Book Review: “NOW I SEE…”

cover of book: "Now I SEE, How I Battled Blindness, Mental Illness, and Expresso Habit and Lived to Tell the Tale" by Mariagrazia Buttitta. Picture of Mariagrazia sitting holding long white cane. also headshot of Mariagrazia

I recently read the moving memoir NOW I SEE: How I Battled Blindness, Mental Illness, an Espresso Habit and Lived to Tell the Tale by peer advisor Mariagrazia Buttitta.  I encourage you to read the book and Mariagrazia’s personal story, which she has written as a new peer advisor for APH VisionAware.

The Beginning of the Memoir

Mariagrazia’s memoir begins with all the gripping intensity of the first act of a play—only it’s her life.

The setting is her room—dark, late at night, in a small two-bedroom apartment she shares with her parents in northern New Jersey. Mariagrazia’s emotions are heightened—or dulled, depending on how the reader interprets her pain. Her darkness mirrors the darkness around her. She is unable even to stand up, although she feels jittery from having drunk several shots of espresso. As her cell phone flashes, she retreats from it as it represents “the outside world,” with which she doesn’t feel worthy to interact. Thoughts of suicide loop through her mind. The reader doesn’t see what has brought the author to this point.

Little Maria

It’s not until Mariagrazia glimpses an old childhood journal belonging to “Little Maria” that she sees a glimmer of hope. Little Maria is introduced through her diary, almost as another character. The reader sees a cheery little three-year-old who loves parties, her family—especially her Mamma—sweets, and who’s a little bit naughty. The author latches onto the younger version of herself as if she alone can save her.

It’s easy to understand how Little Maria whispers life to her. The author’s story swings to Sicily, Italy, as she recalls her childhood and how, through her writing as a third and fourth grader, Little Maria silences the bullies and achieves whatever she wants at the stroke of her pen. Gradually, the reader becomes aware that Little Maria faces challenges at parties, school, and social events. She gets bumps and bruises and falls all the time. The reasons are stated subtly, but her parents see the repercussions as an ongoing worry.

I loved the cultural aspect of this memoir—the food, holidays, the well-defined roles, her family and extended family, and even neighbors. And it especially demonstrated the relationship she had with her mother.

One stirring poem in Little Maria’s diary touched me: “Ode to Blue.” It captures the optimism of Little Maria. Her mamma told her blue was “like your gorgeous blue eyes,” so she knew the color blue had to be magical. The poem was simple but very joyful.

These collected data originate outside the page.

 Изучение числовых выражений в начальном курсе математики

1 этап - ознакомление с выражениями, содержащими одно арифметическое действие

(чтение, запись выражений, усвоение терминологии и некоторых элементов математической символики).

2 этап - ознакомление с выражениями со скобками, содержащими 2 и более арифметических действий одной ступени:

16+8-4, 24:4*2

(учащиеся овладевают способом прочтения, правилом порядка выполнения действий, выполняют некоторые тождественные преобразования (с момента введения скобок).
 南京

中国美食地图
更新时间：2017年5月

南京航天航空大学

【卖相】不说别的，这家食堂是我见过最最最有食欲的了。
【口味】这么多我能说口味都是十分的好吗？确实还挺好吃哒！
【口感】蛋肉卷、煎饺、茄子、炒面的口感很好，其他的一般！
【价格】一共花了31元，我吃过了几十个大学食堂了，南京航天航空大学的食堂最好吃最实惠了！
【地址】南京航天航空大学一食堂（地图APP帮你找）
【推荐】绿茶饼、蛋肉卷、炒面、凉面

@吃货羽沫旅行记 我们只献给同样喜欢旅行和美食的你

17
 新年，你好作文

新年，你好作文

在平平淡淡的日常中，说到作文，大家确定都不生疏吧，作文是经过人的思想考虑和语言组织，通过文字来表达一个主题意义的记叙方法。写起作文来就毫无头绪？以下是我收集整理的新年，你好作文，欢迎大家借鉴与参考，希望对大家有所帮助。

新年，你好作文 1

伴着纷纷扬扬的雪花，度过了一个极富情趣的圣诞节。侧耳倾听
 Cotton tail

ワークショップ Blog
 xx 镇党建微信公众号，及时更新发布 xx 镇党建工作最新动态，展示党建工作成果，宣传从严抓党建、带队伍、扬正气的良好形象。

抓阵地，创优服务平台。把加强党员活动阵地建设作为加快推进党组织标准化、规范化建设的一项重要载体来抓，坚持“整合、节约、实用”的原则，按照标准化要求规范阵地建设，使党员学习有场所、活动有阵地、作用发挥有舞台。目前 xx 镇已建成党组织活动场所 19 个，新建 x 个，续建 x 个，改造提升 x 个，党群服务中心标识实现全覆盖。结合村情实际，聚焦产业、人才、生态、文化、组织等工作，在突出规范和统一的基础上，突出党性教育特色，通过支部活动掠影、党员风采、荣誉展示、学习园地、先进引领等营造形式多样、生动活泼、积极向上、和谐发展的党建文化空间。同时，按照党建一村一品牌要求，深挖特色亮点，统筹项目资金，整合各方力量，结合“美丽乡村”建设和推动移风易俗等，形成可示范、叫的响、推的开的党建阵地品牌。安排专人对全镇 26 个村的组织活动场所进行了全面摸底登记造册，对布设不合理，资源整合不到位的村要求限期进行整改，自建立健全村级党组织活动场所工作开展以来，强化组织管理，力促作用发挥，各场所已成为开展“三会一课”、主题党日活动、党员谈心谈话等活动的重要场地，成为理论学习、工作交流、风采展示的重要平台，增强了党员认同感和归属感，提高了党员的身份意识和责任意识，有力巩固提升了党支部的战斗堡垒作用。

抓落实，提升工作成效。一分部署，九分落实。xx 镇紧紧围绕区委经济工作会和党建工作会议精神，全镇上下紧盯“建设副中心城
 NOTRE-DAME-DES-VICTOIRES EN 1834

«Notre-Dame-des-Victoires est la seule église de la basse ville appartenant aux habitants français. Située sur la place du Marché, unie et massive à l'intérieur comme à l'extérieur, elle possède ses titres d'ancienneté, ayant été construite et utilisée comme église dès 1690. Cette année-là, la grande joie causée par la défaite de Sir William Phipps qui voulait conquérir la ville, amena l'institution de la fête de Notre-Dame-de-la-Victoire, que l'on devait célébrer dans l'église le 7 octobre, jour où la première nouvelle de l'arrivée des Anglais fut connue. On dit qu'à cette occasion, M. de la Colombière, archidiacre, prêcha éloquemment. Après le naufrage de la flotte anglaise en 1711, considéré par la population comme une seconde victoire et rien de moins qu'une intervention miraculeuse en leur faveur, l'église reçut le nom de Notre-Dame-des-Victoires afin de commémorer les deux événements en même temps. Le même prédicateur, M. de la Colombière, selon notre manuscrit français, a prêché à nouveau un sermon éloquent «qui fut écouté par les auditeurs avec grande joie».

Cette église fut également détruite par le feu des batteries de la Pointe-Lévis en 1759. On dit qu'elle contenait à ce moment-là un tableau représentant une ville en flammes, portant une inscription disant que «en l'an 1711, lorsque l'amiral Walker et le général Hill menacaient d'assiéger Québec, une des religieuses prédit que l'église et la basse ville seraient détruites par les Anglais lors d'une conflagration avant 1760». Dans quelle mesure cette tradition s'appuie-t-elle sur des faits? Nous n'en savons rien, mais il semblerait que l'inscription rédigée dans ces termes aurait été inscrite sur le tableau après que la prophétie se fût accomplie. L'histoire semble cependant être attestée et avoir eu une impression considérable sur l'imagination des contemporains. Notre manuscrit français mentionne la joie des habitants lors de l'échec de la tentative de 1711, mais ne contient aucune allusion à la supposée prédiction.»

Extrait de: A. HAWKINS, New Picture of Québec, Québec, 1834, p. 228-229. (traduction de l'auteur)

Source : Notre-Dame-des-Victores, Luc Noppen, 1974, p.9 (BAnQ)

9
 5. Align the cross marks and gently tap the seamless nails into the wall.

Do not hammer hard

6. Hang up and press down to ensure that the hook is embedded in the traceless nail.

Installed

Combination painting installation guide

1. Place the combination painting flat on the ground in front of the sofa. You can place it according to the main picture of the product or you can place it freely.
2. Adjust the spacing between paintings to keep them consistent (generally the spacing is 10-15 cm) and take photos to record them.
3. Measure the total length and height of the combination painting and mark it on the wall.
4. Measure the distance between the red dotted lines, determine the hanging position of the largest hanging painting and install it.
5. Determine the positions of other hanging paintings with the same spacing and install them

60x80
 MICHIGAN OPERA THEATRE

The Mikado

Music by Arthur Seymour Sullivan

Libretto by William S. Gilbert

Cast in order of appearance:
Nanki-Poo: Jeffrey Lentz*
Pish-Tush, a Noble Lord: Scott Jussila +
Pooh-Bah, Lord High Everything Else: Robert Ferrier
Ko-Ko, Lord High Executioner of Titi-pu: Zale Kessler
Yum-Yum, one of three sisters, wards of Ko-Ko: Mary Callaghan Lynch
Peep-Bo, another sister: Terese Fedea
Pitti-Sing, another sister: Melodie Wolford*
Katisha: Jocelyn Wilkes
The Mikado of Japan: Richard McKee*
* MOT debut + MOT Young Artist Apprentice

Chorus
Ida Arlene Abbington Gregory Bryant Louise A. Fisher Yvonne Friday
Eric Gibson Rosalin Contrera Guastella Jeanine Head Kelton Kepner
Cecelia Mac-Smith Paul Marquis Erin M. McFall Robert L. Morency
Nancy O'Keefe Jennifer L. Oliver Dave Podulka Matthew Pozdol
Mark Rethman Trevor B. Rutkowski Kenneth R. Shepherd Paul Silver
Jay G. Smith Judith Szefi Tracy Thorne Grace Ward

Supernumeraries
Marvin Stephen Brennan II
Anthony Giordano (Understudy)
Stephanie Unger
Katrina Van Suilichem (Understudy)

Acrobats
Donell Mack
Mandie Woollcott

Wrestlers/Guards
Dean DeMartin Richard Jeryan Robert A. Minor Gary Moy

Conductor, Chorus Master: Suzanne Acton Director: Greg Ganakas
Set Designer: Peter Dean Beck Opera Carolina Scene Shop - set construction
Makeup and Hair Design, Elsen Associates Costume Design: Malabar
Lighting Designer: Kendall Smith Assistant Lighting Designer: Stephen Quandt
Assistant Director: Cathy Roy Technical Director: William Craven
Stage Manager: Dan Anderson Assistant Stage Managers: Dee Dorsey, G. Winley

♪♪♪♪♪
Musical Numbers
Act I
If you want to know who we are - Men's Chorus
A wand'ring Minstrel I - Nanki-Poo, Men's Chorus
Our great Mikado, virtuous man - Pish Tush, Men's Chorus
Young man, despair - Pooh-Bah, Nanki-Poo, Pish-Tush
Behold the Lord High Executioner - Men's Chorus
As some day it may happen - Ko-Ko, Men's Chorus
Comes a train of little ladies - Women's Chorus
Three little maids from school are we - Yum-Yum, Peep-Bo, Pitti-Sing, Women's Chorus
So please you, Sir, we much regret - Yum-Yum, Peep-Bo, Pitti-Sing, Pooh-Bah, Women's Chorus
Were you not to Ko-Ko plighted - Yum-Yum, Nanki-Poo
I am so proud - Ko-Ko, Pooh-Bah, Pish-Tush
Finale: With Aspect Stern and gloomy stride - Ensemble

It emerges through the author’s storytelling technique that Little Maria has a sight problem, and the various specialists can’t find the cause. The stories go on, and readers see Mariagrazia’s struggles deepen as she faces bullies at school and teachers who haven’t a clue about her sight loss. They believe she is slow and treat her accordingly—with strong cultural bias.

The hope that Little Maria demonstrates is carried through at various ages. As a teen it comes out in stubbornness, her ironic thoughts, and her description of the three specialists who cannot agree on the cause of her problems. She names them “the three stooges.” This courage and humor lift the reader out of our sadness for her.

At a certain point, Mariagrazia is told she should be in a school for blind children, although that never happened. She decides she wants to study fashion design, a visual field. What came through was that the author knows what she wants and why and cannot be deterred. It represented a strength of purpose, character, determination, and hope.

She points out the cultural bias encountered in the blind community and how that hurts. She finds the courage to voice her anger, something difficult for the authorities in charge to deal with. 

Facing Sight Loss and Mental Illness

It becomes more apparent that the author faces both sight loss and mental illness, especially after emigrating to the US and having panic attacks in college. A friend takes her to a play, perhaps guessing at her psychological state, and opens her eyes to help.

Throughout the book, Mariagrazia demonstrates how the support of her family has provided the basis of her strength. Even in the dark hours, she desires to protect them from finding out how her mental and emotional state would hurt them.

The rest of the book chronicles her journey to safe mental health and adjustment to vision loss from cone dystrophy. I most enjoyed discovering the elements of the author’s character that demonstrated her individuality and stubborn nature, the flashes of her humor, and witnessing her resilience.

This memoir taps into Italy, culture, childhood, the effects of long-term bullying, sight loss, mental illness, family ties, bias, disabilities, and, more importantly, abilities, resilience, and hope. I highly recommend it.